Well, I had a nice dinner and get to enjoy a nice evening.  Tommorrow I get my new Computer and then hopefully I'll be posting with a computer that is not 5 years old.


----------



## Sir Osis of Liver (Dec 10, 2002)

> Well, I had a nice dinner and get to enjoy a nice evening. Tommorrow I get my new Computer and then hopefully I'll be posting with a computer that is not 5 years old.





It's worked for you so far.


----------



## Crothian (Dec 10, 2002)

Sir Osis of Liver said:
			
		

> *
> 
> 
> It's worked for you so far. *




Not really.  In the past five months I've been getting errors and really odd things have been happening on it.


----------



## Grim (Dec 10, 2002)

Post: This is a post. You may read it.

postcount ++;


----------



## Sir Osis of Liver (Dec 10, 2002)

Look guys, my mug o' beer is back!

It looks so tasty too, my mouth is watering just looking at it.


----------



## Jeph (Dec 10, 2002)

Ooo! Ooo! I want an avatar! *[scurries over to appropriate thread to get more info]*


----------



## Darkness (Dec 10, 2002)

*Attention, please:*

The Hivemind is from now on allowed to exist in General Discussion.  But we don't get to clutter up _two_ forums, of course, so we have to leave Meta.

From now on, however, there will be only _one_ Hivemind thread in order to avoid cluttering up the very busy GD forum.

The move to GD will of course mean more attention (and thus, more people participating or at least stopping by) for our threads - which is a good thing, IMO, but I know that not all of us _want_ more attention. 

Therefore, I need to close one of our two currently active threads and move the other to GD.

So... Which one do we want? 
(Myself, I'm fine with keeping either of our threads open.  )

- Darkness


----------



## Sir Osis of Liver (Dec 10, 2002)

I'd say that this should be the one, it's the newest and most assesable.
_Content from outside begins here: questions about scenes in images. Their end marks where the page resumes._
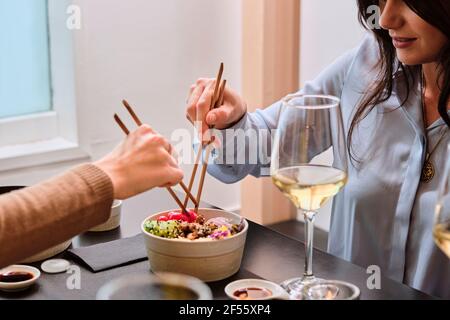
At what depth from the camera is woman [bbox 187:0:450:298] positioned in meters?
1.50

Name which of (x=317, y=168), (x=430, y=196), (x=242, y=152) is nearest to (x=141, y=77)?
(x=242, y=152)

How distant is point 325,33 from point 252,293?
2320 mm

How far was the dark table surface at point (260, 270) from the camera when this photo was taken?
4.02 ft

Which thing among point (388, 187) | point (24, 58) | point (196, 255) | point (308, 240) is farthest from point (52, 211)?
point (24, 58)

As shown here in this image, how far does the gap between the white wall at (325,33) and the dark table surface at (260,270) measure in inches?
73.9

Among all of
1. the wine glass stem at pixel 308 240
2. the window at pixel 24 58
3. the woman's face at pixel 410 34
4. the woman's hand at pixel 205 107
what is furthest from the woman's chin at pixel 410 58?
the window at pixel 24 58

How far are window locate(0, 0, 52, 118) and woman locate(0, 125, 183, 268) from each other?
6.57 ft

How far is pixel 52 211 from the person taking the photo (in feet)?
3.51

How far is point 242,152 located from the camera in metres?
1.73

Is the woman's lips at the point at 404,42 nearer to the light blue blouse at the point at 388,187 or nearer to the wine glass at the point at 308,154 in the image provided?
the light blue blouse at the point at 388,187

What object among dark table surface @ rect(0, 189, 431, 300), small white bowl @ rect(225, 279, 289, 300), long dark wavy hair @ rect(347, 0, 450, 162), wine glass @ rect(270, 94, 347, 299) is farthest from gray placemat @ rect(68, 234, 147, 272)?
long dark wavy hair @ rect(347, 0, 450, 162)

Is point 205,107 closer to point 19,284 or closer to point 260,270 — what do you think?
point 260,270

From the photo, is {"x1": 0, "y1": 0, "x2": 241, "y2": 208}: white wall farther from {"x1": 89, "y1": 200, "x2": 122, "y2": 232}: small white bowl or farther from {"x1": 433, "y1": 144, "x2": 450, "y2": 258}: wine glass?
{"x1": 433, "y1": 144, "x2": 450, "y2": 258}: wine glass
Any chance you could fill us in on how this whole thing came about, Darkness?


----------



## Darkness (Dec 10, 2002)

Sir Osis of Liver said:
			
		

> *Any chance you could fill us in on how this whole thing came about, Darkness? *



We sold out, of course! 

Heh.

We were never meant to stay in Meta forever (and we aren't in the forum description, either ); GD - and not Meta - is really the right board for this kind of thing...

Morrus still allowed us to be silly and do our thing in Meta for quite a while - but since we're still going strong, it's now time to move into a permanent, appropriate home instead of our current, provisional one.


----------



## Crothian (Dec 10, 2002)

Actually, I think if we do do Hivemind in GF it should be a brand new thread.  Just close these two and start fresh.


----------



## Darkness (Dec 10, 2002)

Ok. I already closed the other thread.

And since this one is your thread, Crothian, I'll close it if you want me to.
(Or else as soon as you - or whoever - starts a new Hivemind thread in GD.)


----------



## Crothian (Dec 10, 2002)

Ya, go ahead and close this.  We shall see how it lasts in GD.  Thanks Darkness.


----------



## Mr Fidgit (Dec 10, 2002)

you see, this is why i get afraid to peek back into Meta...

i go away for a few hours and come back to Hivemind threads in GF and avatars?! is the world going _insane_?!?


----------



## Sir Osis of Liver (Dec 10, 2002)

new thread in GD, i finally got one too!


----------



## Darkness (Dec 10, 2002)

Ok. Thy wish be done. Rest well, sweet thread; we hardly knew ye. 

Goodbye, Meta board; we're moving out...

*sigh*


----------



## Crothian (Dec 10, 2002)

BYE!!


----------